The Boston City Council and various city departments have started looking at how to let home cooks legally sell some of their victuals and treats
The state already has regulations aimed at letting home chefs sell non-temperature-dependent goods, such as breads, cookies, jams, trail mix, honey and popcorn balls, but, of course, Boston needs its own regulations to ensure entrepreneurial home cooks are making and selling these "cottage foods" safely. Several city departments and agencies, including ISD and its health department, the BPDA, the Mayor's Office of Small Business and even the Fire Department have begun talking about the issue.
At-large City Councilor Julia Mejia requested a hearing, held today, to bring together both food entrepreneurs and city officials to begin drafting an ordinance and associated changes to the zoning code.
Mejia said there are many people who could take advantage of a city ordinance because they like to cook but don't yet have the experience or money to rent expensive commercial space.
She won quick praise from Councilor Kenzie Bok (Beacon Hill, Back Bay, Fenway, Mission Hill), who said the measure could be a boon to immigrants in an immigrant city like Boston who like to cook and who have an entrepreneurial spirit.
Councilor Lydia Edwards (East Boston, Charlestown, North End), who chaired the hearing of the Government Operations Committee, also supported the idea, but, as the owner of a triple decker, she wondered how it would all work in a city where so many people rent their apartments and kitchens.
ISD Commissioner Dion Irish said he and other city officials have been working on the premise that home kitchens would need to go through the city zoning process, which would involve a hearing before the Zoning Board of Appeal - and an appearance by the apartment's owner to give his or her OK. But even before that, the BPDA and the Zoning Commission, which is separate from the zoning board, would have to approve an amendment to the city zoning code because it currently has no provisions at all for such a thing.

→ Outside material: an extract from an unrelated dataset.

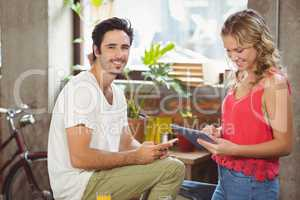 Portrait of businessman with smart phone while woman using digit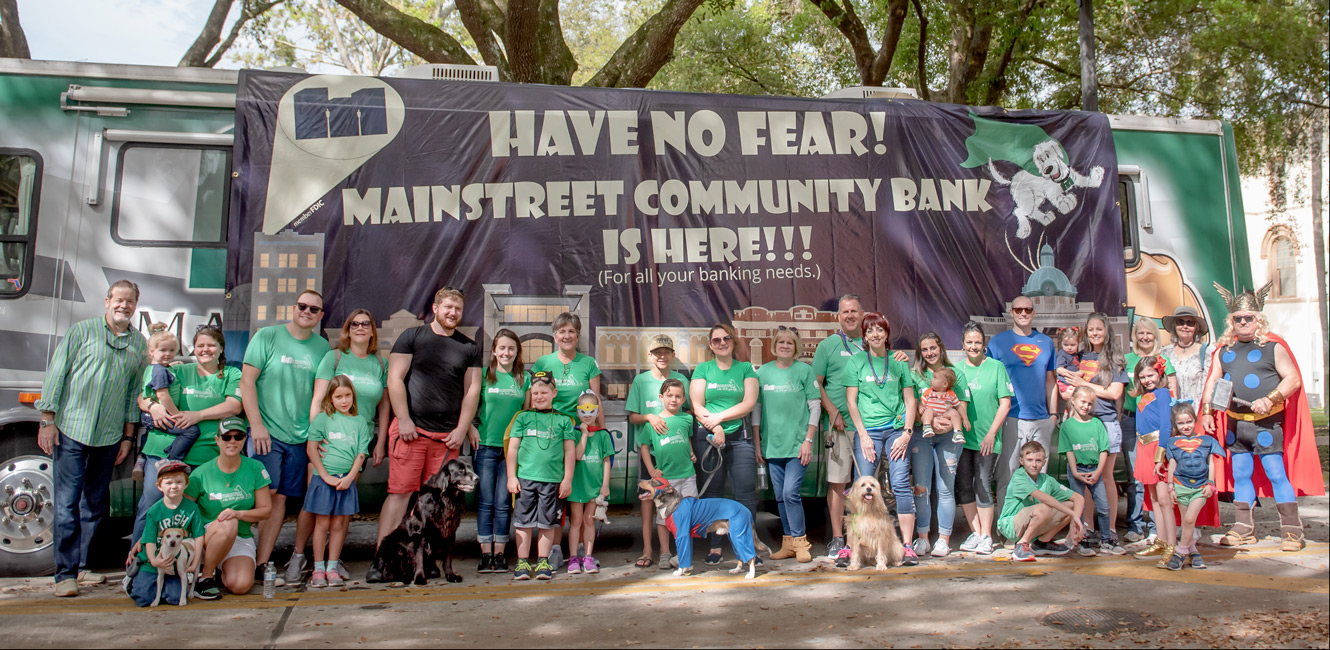 Group photo of Team Mainstreet before Mardi Gras Dog Parade in DeLand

English said his department is also looking at ways to ensure the foods from people's kitchens are safe - even beyond the fact they would not be allowed to sell dishes that need to be kept hot or cold, such as anything cream filled or savory meat pastries. This could include requiring would-be home chefs to take both food-safety and allergen courses - the latter consists of watching an online video, as well as setting up a system of annual inspections of the kitchens.
Still up for discussion: How much to charge for a license or fees for the new system. English, who said "there's a strong interest in our city for this," said he's hopeful the current planning process can come up with "equitable fees."

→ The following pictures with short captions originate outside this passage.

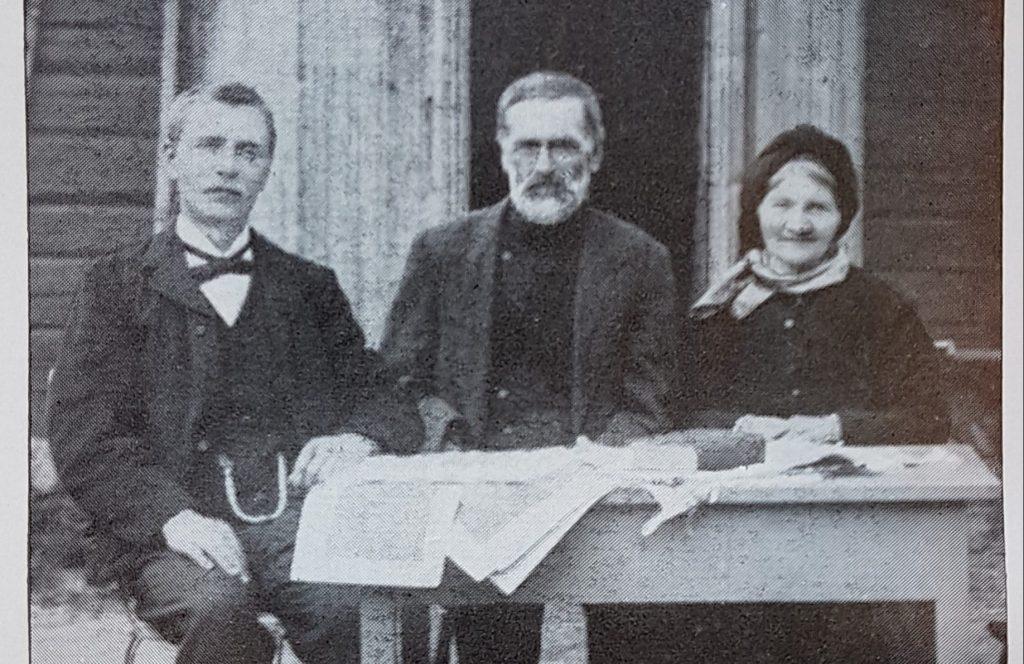 Ein yngre mann, og ein eldre mann og ei kvinne som sit ute ved eit bord med skrivne ark på. Alle er vendt mot kamera.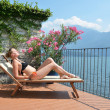 Young woman sunbathing at the Como lake — Stock Photo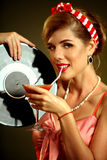 Retro woman with music vinyl record. Pin up girl drink martini cocktail. Royalty Free Stock Photography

The next step for the council would be for Edwards's committee to hold a "working session" to draw up a specific ordinance to submit to the council for its approval - and, if it votes yes, for the approval of either current Mayor Marty Walsh or impending acting Mayor Kim Janey, depending on when its passed and when Walsh is approved as labor secretary and moves to Washington.
Once that happens, and the required zoning changes are made, then the city can begin offering a variety of programs to help with everything from permitting to technical and legal advice, to the new purveyors, Natalia Urtubey, the city's director of small business, said.

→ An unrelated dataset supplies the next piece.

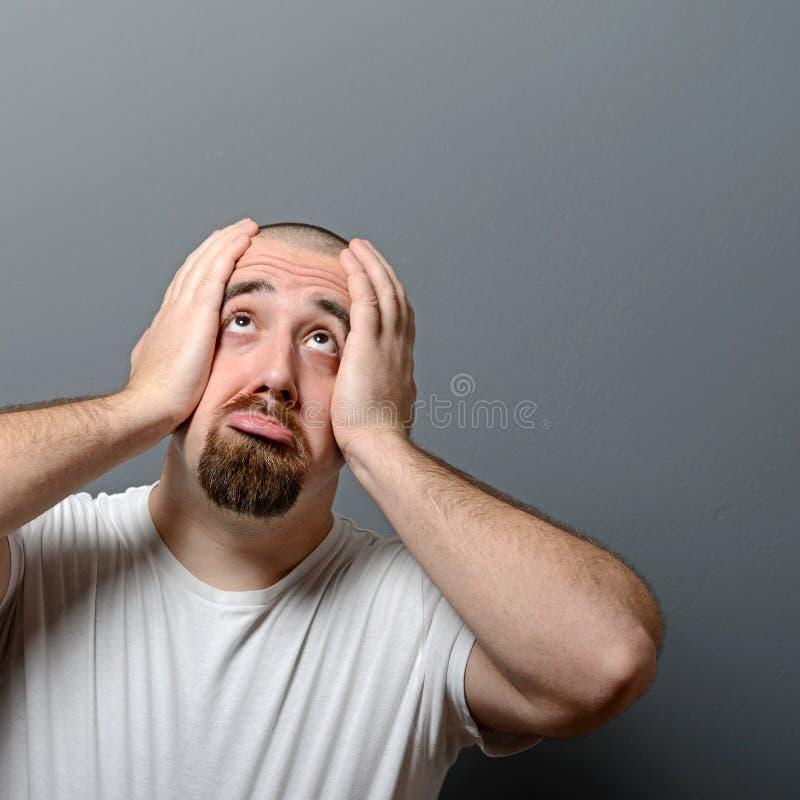 Stående av en desperat man i chock mot grå bakgrund arkivfoton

Edwards said that ultimately, she would love to see a way to expand ways for budding food entrepreneurs to get into the field, both by letting home chefs sell at least some temperature-dependent foods and by expanding food trucks and food carts across the city. She said that when she goes to New York or, in the before times, the Common, there would be food carts everywhere, while you never see anything like that in East Boston, even with its own large park right on the water.